Cape Town - A senior board member of Cricket South Africa (CSA) has resigned after five journalists had their media accreditation revoked last weekend.
CSA board member, Professor Shirley Zinn, tendered her resignation due to what she felt was 'an appalling approach in dealing with journalists'.
"I was absolutely shocked to see that and how that was authorised from a governance perspective in terms of who decided that that was the best step to follow‚” Zinn said as quoted by the Business Day website.
“The Graeme Smith story in the Sunday Times was completely out of line and in terms of the accreditation issue‚ I heard it in the media and no one communicated that to me. If that happened‚ I certainly wasn't on the list of the people who were spoken to about the matter.
"I was shocked and then I heard the Thabang radio interview on Monday morning. I can't describe to you how worrying it was in terms of how he made that call.
"Those two issues were the straw that broke the camel's back. They finished me off and I put pen to paper on Monday. I was totally horrified to find out that these things happened and I wasn't going to stand by and look the other way.”
The five cricket writers - Stuart Hess, Firdose Moonda, Kevin Borland, Telford Vice and Neil Manthorp - were banned from reporting on Mzansi Super League (MSL) clashes at the Wanderers and Newlands last weekend due to having been critical of CSA in their writings.
Zinn joined CSA in 2018 and served on the human resources and remuneration subcommittee as one of five independent directors.
Zinn recently resigned as Shoprite's lead independent director following the re-election of chairperson Christo Wiese after the majority of shareholders had voted against Wiese.
CSA came in for widespread criticism and condemnation following their decision to have the media accreditation of the five journalists revoked.
CSA's actions led to SANEF calling for an apology to be extended to the affected writers, while the South African Cricketers' Association (SACA) called on the board of directors of CSA to act decisively in order to deal with the ongoing damage being caused to the game in South Africa.
Furthermore, Proteas Test and ODI title sponsors Standard Bank expressed their "grave concern" at the current governance of cricket in South Africa. The banking giants called an urgent meeting with CSA's top brass on Monday.

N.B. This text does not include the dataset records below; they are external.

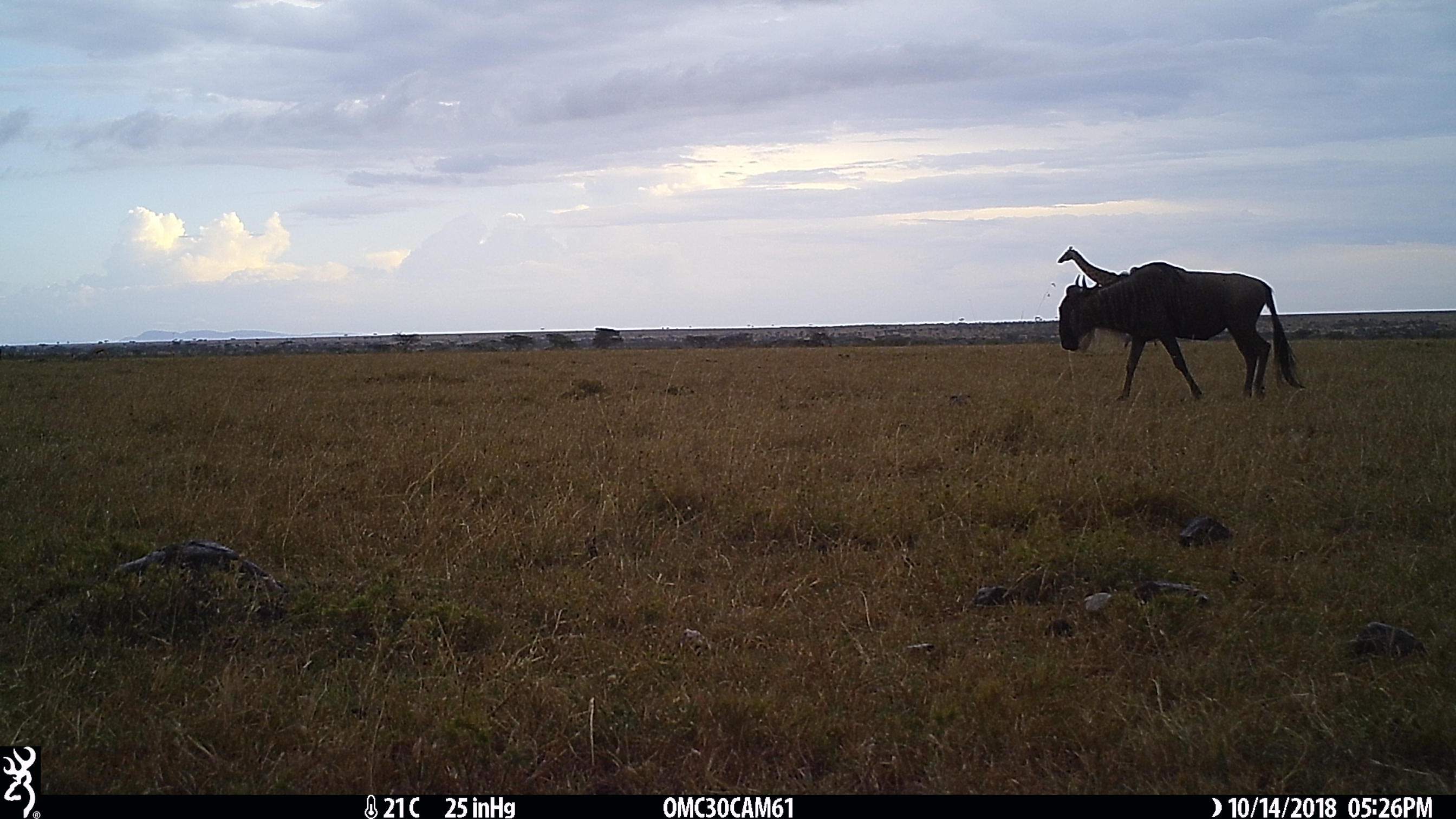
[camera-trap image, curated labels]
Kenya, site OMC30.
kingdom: Animalia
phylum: Chordata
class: Mammalia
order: Artiodactyla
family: Giraffidae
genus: Giraffa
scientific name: Giraffa camelopardalis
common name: northern giraffe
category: giraffe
Giraffe (northern giraffe) (Giraffa camelopardalis).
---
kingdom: Animalia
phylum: Chordata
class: Mammalia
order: Artiodactyla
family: Bovidae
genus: Connochaetes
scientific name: Connochaetes taurinus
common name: blue wildebeest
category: wildebeest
Wildebeest (blue wildebeest) (Connochaetes taurinus).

Former CSA president Norman Arendse penned a no-holds-barred open letter in which he appealed to the beleaguered sports body to act against maladministration and the banning of the journalists.
On Tuesday morning Moroe apologised to the South African National Editors' Forum (SANEF) for the "mishap" - but stopped short of saying sorry to the game's most important commodity - the players.
Later on Tuesday afternoon, Moroe released a second apology via a CSA media statement, in which he apologised to "the Board of CSA, our members, our partners and sponsors, SANEF, and the many journalists and fans".
Once again, no mention of the players was made.
Meanwhile, CSA's planned Tuesday's media briefing was postponed at the last minute until Saturday at 15:00.
The postponement statement made mention that there would be a board meeting on Saturday at which "important decisions will be made".
statement went on to confirm that the press conference which will follow
the board meeting "will be an opportunity for an open dialogue around
key issues affecting the local cricket fraternity".